Santa Cruz, Calif. -- You wouldn't want a chip in a car, airplane or medical device to suddenly fail, but with reliability challenges that worsen at 45 nanometers and below, that's a real possibility. It's why Semiconductor Research Corp. and the National Science Foundation are funding a groundbreaking research effort into "self-healing" chips that can detect and repair defects in the field.
The three-year research project will fund work by two principal investigators from the University of Michigan--Todd Austin, associate professor of electrical engineering, and Valeria Bertacco, assistant professor of electrical engineering. The two have already published research about defect-tolerant architectures that involve minimal area and performance trade-offs, in contrast to the large sacrifices required by today's modular redundancy approaches. During the research project, the investigators will work to boost defect coverage and to extend the new architectures to a wide variety of chips.
While techniques such as design-for-manufacturability (DFM) and restricted design rules will help maintain nanometer yields, there are still some chips that will fail days, months or years after they've been deployed.

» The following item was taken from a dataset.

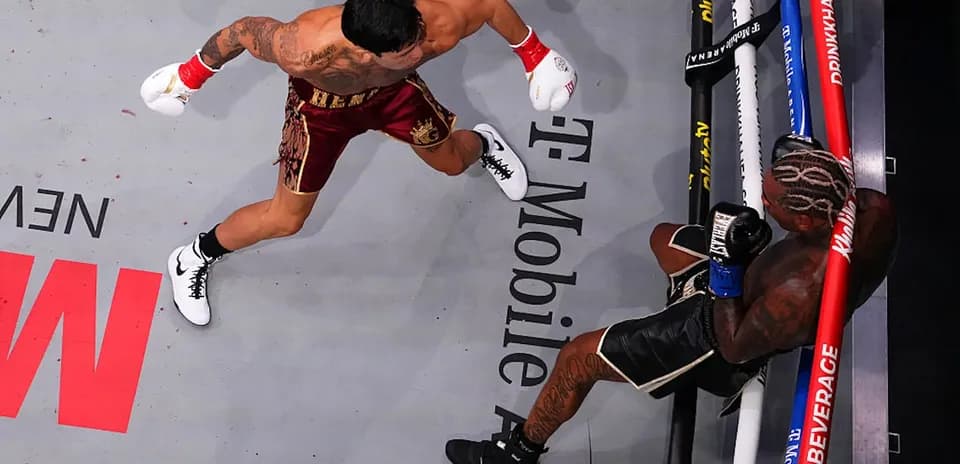 Boxer delivering a punch to opponent in ring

Culprits include electromigration, hot-carrier degradation, undetected manufacturing defects, unpredicted process variations and thin and vulnerable gate oxides.
"With much larger chips and much smaller geometries, we're going to have chips in which not all the transistors are going to work," said Bill Joyner, director of CAD and test at the Semiconductor Research Corp. (SRC). "We're looking for research that will give us chips and systems that are going to work, in spite of the fact that components are going to fail."

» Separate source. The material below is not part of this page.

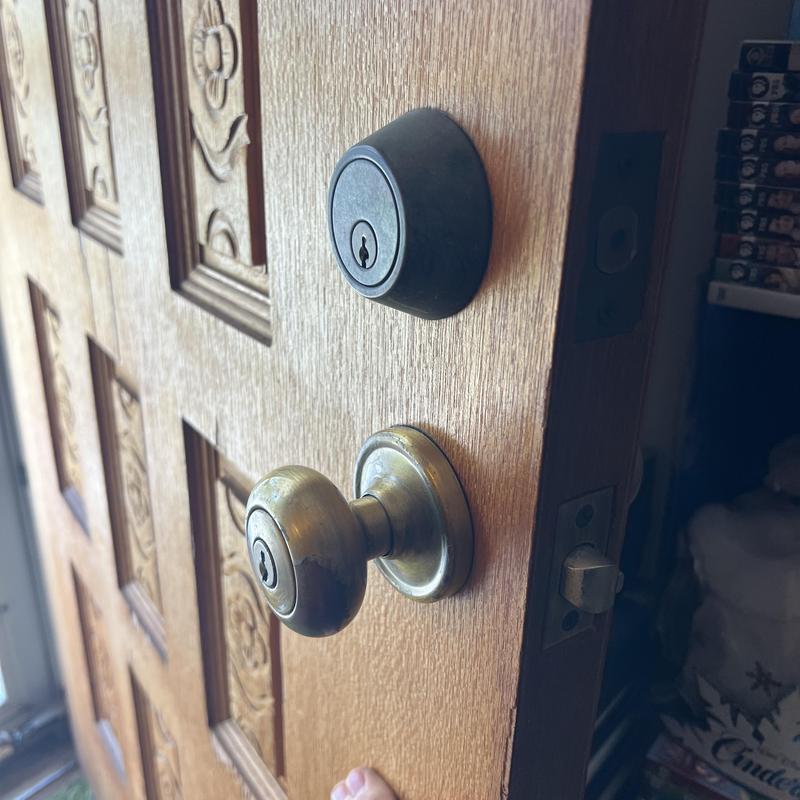 Front door knob and deadbolt lock rekeying in progress Front door knob and deadbolt lock rekeying in progress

Self-healing chips, said Austin, may extend Moore's Law for another process generation or two. "There are so few atoms forming the transistors that any amount of variation can cause them to be too weak or too slow," he said. "By building self-healing into the system, you can tolerate these types of things, and give yourself the opportunity to extend the life span of CMOS silicon a little further than it would otherwise."
Chips that can recover from failures are essential, said Bertacco. "Unless there is new technology that makes it possible to overcome failures, pretty soon we'll be producing chips that last a very short time," she said.
SRC members include some of the largest U.S. semiconductor suppliers, and they've shown a strong interest in self-healing chips, according to Joyner. SRC member Intel Corp. is "definitely" interested, said Shih-Lien Lu, senior staff research scientist at Intel.
Lu said there's a need for chips that can detect errors, recover from them and, ultimately, repair themselves. Intel has investigated several methods of detection and recovery, he said, but has not extensively looked into self-healing or repair. "One thing we like about self-healing is that it's not only for memory, but also logic," said Lu. "And it's also about repair in the field, not just manufacturing test."
Self-healing chips are several years away, but they represent "a big issue for the future of technology," said Mary Olsson, research vice president for design and engineering at Gartner Dataquest. Like restricted design rules (RDRs), she noted, self-healing chips may potentially reduce the need for certain types of DFM or IC layout tools. If self-healing chips really take off, perhaps there will be less need for RDRs as well, she said.
New approach to fault-tolerance
Fault-tolerant architectures are nothing new, but thus far they've been restricted to high-end computing systems, said the University of Michigan's Bertacco. The main approach, she said, is triple modular redundancy (TMR), where there are three copies of the system. "This is very expensive technology because it will require a 200 percent overhead in area," she said. "In contrast, the solution we're trying to propose is much lower cost and can thus be applied to a much broader range of systems."
The initial University of Michigan work is with microprocessors, but investigators plan to extend the research to a broad range of chips, Bertacco said. The three-year project, funded to the tune of $100,000 per year, will also involve the creation of high-level defect models, she said. System designers and architects can use such models to evaluate a system's need for resiliency.
Part of the work, noted Austin, is the development of a "simulation infrastructure" that can model potential silicon failures. He said the investigators have taken tools from Cadence Design Systems and Synopsys and added a capability to "inject" faults into a system model. The model can then be used to evaluate the integrity of a design.